Source document:
--- START ---

May 12, 2010
Amy McMahon works out and eats right and it shows. So when this 50-year-old began to bloat uncontrollably she knew something was wrong.
"My stomach was distended; I'm going to say seven months pregnant. It was just this area and my skin turned really red," she said.
It took nine months of failed treatments and testing before McMahon was diagnosed with irritable bowel syndrome.
"It was awful, it was really awful, by midday I'd have to lay down," she said.
Dr. Mark Pimentel treated McMahon at Cedars Sinai Medical Center with an antibiotic called Rifaximin.
Of 1,200 IBS patients taking part in the study, 40 percent said they felt better with the antibiotic and symptoms went away. The drug targets bacteria in the small intestine.
"It's not bad bacteria," Pimentel explained, "it's that they don't belong in the small intestine."

--- END ---

To do:
1. Return the part of the irritable bowel syndrome report that begins at the words "It took nine" and ends after "bacteria in the small intestine.".
2. Based on the irritable bowel syndrome report, answer yes or no to each statement, quoting the words that decide it.
(a) McMahon went nine months before being diagnosed with irritable bowel syndrome.
(b) The study involved 2,000 IBS patients.
(c) Pimentel describes the bacteria in the small intestine as bad bacteria.
3. Extend the irritable bowel syndrome report, picking up after its final sentence.

Material provided:
--- START ---

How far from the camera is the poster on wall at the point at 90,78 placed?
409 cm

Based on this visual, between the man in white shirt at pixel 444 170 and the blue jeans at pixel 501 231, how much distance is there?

--- END ---

Answers:
1.
It took nine months of failed treatments and testing before McMahon was diagnosed with irritable bowel syndrome.
"It was awful, it was really awful, by midday I'd have to lay down," she said.
Dr. Mark Pimentel treated McMahon at Cedars Sinai Medical Center with an antibiotic called Rifaximin.
Of 1,200 IBS patients taking part in the study, 40 percent said they felt better with the antibiotic and symptoms went away. The drug targets bacteria in the small intestine.

2.
(a) Yes: "It took nine months of failed treatments and testing before McMahon was diagnosed with irritable bowel syndrome."
(b) No: "Of 1,200 IBS patients taking part in the study"
(c) No: "It's not bad bacteria"

3.
Pimentel and his researchers were the first to figure out that bacteria was causing IBS, until then, doctors would often link IBS to stress and treat sufferers with antidepressants. The diarrhea and constipation of IBS could be reduced with medications but nothing would last.
"This is the first antibiotic, this Rifaximin, that treats IBS. They get better and stay better. Every other therapy we've used as soon as you stop it they get sick again," Pimentel said.
Currently Rifaximin is not FDA approved to treat IBS, although doctors can still choose to prescribe it. McMahon is thankful she took part in the clinical trial.
"I'm feeling really good," she said.
Three years later she's still symptom free.